• DER TEXT:
+++
Bild der 47. Woche - 23. November bis 29. November 2020
Nicht mehr als 13 Quadratkilometer misst die »Serenissima Repubblica di San Marco (Die Durchlauchtigste Republik des hl. Marco)«. Mit ihrer Ausstrahlung, ihren Kanälen, den herrschaftlichen Palästen – Relikte der wirtschaftlichen Blüte im Mittelalter – und ihrem Karneval verdrängt Venedig, die Hauptstadt der Republik, im 19. Jahrhundert sogar das ewige Rom vom Spitzenplatz der schönsten Metropolen Italiens.
»Man kann aus Venedig nicht abreisen, ohne sofort wiederkommen zu wollen«, schwärmt der Maler Claude Monet. Die stets vom Untergang bedrohte Lagunenstadt befeuert die Fantasie der Romantiker und Impressionisten. Auch der aus Erfurt stammende Friedrich Nerly (1807 – 1878) verfällt der Stadt, ihrem Licht, ihren Farben und bleibt ihr treu. Mehr als vier Jahrzehnte lebt er in der Serenissima und stillt mit seinen Gemälden und Aquarellen die allgemein grassierende Italiensehnsucht. Der »Porträtist Venedigs« lebt gut davon. Zur Freude der in Scharen in die Stadt einfallenden Bildungstourist*innen zählen zu dessen liebsten Motiven die bekannten Sehenswürdigkeiten: Dogenpalast und Piazzetta, Piazza San Marco samt Markuskirche und der Canal Grande mit den prunkvollen Palazzi. Die bis heute ungebrochene Zuneigung der Reisenden ist für die Einheimischen Segen und Fluch zugleich – etwa 50 000 wohnen in der Stadt, die jährlich an die 30 Millionen Reisende besuchen. So hat La Serenissima mit vielen Problemen zu kämpfen – den Menschenmassen, dem Absacken ihrer Gebäude, dem Verfall der Kulturschätze, steigenden Pegelständen und Jahrhundert-Hochwassern als Folge des Klimawandels. Und um zumindest nicht vollends zum Vergnügungspark à la Disneyland zu verkommen, greift die Verwaltung inzwischen zu rabiateren Mitteln: Eintrittsgelder für Tagestouristen, Strafen für Fehlverhalten wie für das Bad in den Kanälen und für eine allzu legere Kleiderordnung der durchs Gedränge Flanierenden.
+++
• VORLIEGENDE AUFLISTUNG:

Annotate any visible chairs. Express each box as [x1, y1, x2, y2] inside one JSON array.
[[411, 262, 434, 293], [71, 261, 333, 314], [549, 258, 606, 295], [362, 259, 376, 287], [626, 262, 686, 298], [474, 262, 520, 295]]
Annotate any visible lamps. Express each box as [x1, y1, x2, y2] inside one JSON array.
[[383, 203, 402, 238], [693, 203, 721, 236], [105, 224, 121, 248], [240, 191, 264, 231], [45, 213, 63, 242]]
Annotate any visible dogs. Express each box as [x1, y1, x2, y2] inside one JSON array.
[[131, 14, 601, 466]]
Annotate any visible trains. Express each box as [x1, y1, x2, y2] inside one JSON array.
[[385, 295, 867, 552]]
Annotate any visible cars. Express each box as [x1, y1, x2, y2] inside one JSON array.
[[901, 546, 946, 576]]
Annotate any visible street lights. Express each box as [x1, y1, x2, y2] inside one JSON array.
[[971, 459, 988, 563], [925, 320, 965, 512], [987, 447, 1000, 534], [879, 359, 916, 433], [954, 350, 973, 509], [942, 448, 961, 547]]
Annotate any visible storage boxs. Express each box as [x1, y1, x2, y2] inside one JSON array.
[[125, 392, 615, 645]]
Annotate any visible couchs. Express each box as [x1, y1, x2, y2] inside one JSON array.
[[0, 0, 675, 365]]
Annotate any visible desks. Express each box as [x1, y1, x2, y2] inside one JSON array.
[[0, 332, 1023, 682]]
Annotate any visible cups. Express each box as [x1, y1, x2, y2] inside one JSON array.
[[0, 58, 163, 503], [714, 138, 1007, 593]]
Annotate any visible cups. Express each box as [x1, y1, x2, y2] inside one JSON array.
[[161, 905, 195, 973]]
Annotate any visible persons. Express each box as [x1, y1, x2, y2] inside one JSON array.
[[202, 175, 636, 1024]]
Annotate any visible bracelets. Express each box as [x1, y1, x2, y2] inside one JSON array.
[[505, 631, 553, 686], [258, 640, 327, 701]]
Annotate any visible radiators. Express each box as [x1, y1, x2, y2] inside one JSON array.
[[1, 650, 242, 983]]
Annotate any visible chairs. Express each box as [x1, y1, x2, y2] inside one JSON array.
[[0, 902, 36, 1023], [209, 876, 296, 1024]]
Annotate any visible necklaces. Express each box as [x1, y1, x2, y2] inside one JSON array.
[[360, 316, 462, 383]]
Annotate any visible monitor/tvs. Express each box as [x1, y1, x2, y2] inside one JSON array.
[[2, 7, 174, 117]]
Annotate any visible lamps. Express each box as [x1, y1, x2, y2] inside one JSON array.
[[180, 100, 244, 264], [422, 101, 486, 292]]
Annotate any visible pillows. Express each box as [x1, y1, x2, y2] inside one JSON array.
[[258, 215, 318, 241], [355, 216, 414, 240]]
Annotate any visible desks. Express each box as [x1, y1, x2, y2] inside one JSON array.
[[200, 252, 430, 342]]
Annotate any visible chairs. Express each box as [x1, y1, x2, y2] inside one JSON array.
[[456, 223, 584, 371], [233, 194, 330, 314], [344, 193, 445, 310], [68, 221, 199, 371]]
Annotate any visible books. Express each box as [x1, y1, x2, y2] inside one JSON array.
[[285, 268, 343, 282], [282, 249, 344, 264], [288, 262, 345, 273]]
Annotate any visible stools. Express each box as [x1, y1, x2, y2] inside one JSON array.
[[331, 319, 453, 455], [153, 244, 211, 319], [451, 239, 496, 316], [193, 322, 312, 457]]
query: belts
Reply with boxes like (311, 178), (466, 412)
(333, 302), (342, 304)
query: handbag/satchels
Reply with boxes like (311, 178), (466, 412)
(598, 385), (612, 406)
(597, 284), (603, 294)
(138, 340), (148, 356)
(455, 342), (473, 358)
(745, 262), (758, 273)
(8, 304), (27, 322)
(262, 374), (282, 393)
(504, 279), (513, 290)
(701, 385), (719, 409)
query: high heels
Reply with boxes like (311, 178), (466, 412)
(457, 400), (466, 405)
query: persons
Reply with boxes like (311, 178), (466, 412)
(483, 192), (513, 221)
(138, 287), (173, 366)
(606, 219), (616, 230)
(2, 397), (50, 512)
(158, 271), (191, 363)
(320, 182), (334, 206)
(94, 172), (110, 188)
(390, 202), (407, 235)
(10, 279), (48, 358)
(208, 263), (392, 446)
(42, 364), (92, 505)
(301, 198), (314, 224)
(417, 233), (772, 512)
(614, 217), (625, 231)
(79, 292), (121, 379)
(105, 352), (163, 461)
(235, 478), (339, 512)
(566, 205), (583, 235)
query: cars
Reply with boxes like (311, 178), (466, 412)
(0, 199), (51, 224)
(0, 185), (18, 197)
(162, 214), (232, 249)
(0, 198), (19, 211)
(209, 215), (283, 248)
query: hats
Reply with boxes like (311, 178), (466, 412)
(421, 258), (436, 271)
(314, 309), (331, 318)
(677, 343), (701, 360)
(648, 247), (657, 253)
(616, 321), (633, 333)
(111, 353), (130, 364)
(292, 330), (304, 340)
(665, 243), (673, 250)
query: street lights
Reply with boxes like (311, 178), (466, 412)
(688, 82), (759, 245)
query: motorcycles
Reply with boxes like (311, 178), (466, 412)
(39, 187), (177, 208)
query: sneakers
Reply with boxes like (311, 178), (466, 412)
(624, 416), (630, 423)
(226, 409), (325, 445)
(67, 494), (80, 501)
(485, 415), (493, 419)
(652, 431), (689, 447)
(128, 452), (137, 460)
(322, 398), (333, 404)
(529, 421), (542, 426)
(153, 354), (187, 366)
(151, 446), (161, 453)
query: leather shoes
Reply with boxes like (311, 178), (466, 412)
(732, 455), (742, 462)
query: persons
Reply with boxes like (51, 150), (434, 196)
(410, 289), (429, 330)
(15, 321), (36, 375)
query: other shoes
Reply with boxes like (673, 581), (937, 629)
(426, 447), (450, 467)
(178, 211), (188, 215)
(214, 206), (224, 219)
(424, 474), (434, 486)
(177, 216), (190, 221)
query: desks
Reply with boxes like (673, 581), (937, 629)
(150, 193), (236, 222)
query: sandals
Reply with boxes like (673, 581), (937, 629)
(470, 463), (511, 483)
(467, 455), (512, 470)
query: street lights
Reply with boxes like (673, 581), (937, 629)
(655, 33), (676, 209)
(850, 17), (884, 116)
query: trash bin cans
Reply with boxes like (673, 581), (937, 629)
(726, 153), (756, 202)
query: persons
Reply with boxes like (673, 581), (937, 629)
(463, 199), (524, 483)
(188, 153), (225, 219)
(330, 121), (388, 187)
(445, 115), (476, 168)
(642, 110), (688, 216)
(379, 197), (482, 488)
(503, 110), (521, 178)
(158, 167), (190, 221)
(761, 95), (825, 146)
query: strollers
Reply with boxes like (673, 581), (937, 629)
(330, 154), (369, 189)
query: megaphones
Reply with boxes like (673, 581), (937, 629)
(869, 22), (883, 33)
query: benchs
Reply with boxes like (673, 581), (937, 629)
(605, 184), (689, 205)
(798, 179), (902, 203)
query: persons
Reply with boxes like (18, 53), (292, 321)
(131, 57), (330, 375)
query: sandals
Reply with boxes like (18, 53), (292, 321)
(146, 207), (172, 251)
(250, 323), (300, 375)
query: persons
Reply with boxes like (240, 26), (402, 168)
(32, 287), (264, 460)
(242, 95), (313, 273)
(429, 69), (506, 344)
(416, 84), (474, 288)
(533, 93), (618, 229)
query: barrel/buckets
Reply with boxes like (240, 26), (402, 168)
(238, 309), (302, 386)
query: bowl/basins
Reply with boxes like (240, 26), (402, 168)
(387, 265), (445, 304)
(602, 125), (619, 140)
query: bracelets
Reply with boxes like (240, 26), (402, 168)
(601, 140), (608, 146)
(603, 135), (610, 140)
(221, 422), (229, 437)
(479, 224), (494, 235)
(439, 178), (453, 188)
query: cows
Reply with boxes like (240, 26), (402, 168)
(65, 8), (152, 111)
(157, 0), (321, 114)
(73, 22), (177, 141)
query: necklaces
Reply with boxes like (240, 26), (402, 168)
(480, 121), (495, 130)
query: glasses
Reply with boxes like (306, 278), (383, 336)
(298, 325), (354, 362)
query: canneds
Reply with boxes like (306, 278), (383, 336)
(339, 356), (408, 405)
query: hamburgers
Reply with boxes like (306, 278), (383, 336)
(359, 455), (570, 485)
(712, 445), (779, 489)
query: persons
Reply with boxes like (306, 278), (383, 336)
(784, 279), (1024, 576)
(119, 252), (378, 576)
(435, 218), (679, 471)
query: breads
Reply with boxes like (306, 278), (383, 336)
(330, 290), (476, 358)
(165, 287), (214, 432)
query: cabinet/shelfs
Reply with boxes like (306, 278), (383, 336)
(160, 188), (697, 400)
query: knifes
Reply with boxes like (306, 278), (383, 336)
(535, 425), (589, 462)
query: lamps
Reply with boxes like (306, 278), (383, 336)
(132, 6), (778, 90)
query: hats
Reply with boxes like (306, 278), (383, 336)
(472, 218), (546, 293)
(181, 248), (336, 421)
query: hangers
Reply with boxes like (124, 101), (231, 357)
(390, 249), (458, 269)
+++
• AUFGABEN:
1) Fassen Sie den Text über Venedig in zwei Sätzen zusammen.
2) Entscheiden Sie bei jeder Aussage, ob sie mit dem Text über Venedig übereinstimmt, und belegen Sie Ihre Antwort mit einem wörtlichen Zitat: (a) Friedrich Nerly stammte aus Erfurt. (b) In Venedig wohnen etwa 30 Millionen Menschen. (c) Von Tagestouristen verlangt die Verwaltung Eintrittsgeld.
Die Auflistung stammt aus einer anderen Quelle als der Text.

• LÖSUNGEN:
1) Der aus Erfurt stammende Maler Friedrich Nerly lebte mehr als vier Jahrzehnte in Venedig und malte mit Vorliebe die bekannten Sehenswürdigkeiten der Stadt. Heute besuchen an die 30 Millionen Reisende jährlich die Stadt mit etwa 50 000 Einwohnern, die mit Menschenmassen, sinkenden Gebäuden und Hochwassern kämpft und mit Eintrittsgeldern und Strafen gegensteuert.

2)
(a) Ja: „Auch der aus Erfurt stammende Friedrich Nerly (1807 – 1878) verfällt der Stadt“.
(b) Nein: „etwa 50 000 wohnen in der Stadt, die jährlich an die 30 Millionen Reisende besuchen“.
(c) Ja: „Eintrittsgelder für Tagestouristen“.